In less than four months' time, all e-commerce firms selling products in the European Union will be required to collect VAT, even if the seller is not based in the EU. Companies selling digital goods, such as downloadable music, movies, games and books, will also need to meet the terms of the new regulations.
According to PwC, individual EU member states have, in most cases, not yet provided information about the registration procedures or related guidelines on how they will manage the new system. The company also claims that when guidelines are produced, businesses will have an extremely short timeframe in which to ensure their systems are meeting the new tax regime.
This week, the professional services and accounting firm launched a new on-line tool that can provide at least some of the information e-tailers will need in order to comply with the complex new set of tax codes.
Among other things, the site will help companies understand the new system and calculate the likely impact of EU VAT on their revenues.

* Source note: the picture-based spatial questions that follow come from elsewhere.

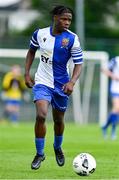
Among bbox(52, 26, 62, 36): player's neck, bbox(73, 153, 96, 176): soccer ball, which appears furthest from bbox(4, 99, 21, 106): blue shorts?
bbox(73, 153, 96, 176): soccer ball

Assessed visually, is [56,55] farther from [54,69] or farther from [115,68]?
[115,68]

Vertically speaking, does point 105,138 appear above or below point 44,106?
below

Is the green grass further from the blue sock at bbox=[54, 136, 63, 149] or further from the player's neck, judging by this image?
the player's neck

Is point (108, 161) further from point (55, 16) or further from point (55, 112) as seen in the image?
point (55, 16)

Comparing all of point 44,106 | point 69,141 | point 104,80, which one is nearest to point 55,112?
point 44,106

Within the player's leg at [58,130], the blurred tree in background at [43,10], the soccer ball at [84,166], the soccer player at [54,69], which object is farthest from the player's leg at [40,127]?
the blurred tree in background at [43,10]

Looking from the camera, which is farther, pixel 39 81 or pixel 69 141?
pixel 69 141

PwC says its Web site will help both EU and non-EU businesses in determining if they can save VAT on revenues depending on where they decide to locate their business.

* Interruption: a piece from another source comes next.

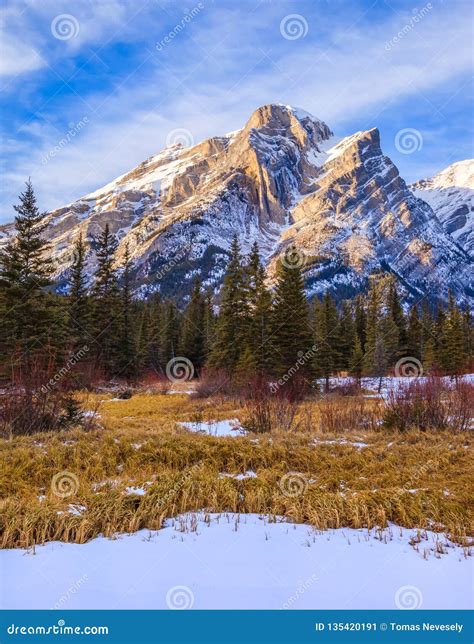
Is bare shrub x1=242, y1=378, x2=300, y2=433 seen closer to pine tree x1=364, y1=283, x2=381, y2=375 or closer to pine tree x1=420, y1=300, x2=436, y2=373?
pine tree x1=364, y1=283, x2=381, y2=375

“These new rules will cause major challenges for businesses who have to adapt their systems to meet the requirements,” said John Fay, PwC Ireland VAT Partner. “We hope that the Web site will help in enabling them to understand the issues they need to be addressing now in planning for compliance with the new arrangements.”
The new law, which was agreed upon almost a year ago, was not widely welcomed, especially by US firms, which will be forced effectively to raise prices for European buyers. Critics also complain about the widely varying VAT rates in the European Union, which dip as low as 15 per cent in Luxembourg and go as high as 25 per cent in Denmark and Sweden, an issue that PwC seeks to address with its new website. The directive has also raised concern about the additional administrative burden it places on e-tailers.

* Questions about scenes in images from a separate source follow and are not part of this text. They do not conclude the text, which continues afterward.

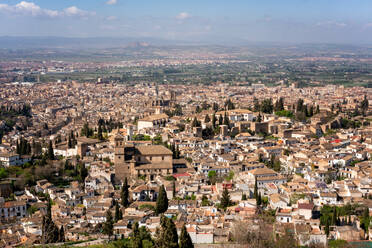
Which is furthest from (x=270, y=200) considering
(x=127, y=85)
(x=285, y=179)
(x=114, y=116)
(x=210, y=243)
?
(x=127, y=85)

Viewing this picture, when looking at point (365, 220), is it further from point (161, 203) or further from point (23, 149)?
point (23, 149)

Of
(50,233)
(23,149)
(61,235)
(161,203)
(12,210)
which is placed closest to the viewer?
(50,233)

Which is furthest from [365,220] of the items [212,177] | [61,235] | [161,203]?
[61,235]

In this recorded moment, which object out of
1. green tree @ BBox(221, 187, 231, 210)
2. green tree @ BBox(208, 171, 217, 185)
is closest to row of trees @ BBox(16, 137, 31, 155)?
green tree @ BBox(208, 171, 217, 185)

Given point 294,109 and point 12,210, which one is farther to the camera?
point 294,109

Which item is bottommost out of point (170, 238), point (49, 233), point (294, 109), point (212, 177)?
point (49, 233)

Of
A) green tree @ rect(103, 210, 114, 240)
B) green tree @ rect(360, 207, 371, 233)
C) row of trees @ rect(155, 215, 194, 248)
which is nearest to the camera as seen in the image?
row of trees @ rect(155, 215, 194, 248)

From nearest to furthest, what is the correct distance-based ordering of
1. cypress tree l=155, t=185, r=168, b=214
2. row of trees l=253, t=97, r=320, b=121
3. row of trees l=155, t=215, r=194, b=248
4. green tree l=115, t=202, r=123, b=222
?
1. row of trees l=155, t=215, r=194, b=248
2. green tree l=115, t=202, r=123, b=222
3. cypress tree l=155, t=185, r=168, b=214
4. row of trees l=253, t=97, r=320, b=121

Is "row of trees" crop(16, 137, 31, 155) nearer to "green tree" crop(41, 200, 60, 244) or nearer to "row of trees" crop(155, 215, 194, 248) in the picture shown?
"green tree" crop(41, 200, 60, 244)

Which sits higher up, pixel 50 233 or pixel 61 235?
pixel 50 233

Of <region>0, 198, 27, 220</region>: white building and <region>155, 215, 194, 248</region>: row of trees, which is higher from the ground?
<region>155, 215, 194, 248</region>: row of trees

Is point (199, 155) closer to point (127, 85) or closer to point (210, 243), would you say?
point (210, 243)
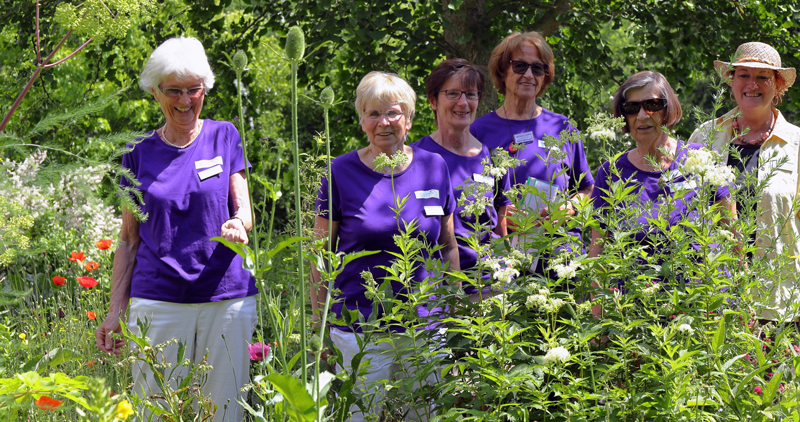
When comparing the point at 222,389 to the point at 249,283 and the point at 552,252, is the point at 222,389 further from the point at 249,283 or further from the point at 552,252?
the point at 552,252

Proponents of the new rules, however, say they will make it easier for EU-based Internet retailers, who are already obliged to charge VAT on sales to customers within the European bloc, to compete with their non-EU rivals.
Under the system, an e-tailer will levy VAT on all sales to EU customers at the rate applied by the country it is registered with. That country will in turn divide the revenues between the other EU nations according to where the sales are made.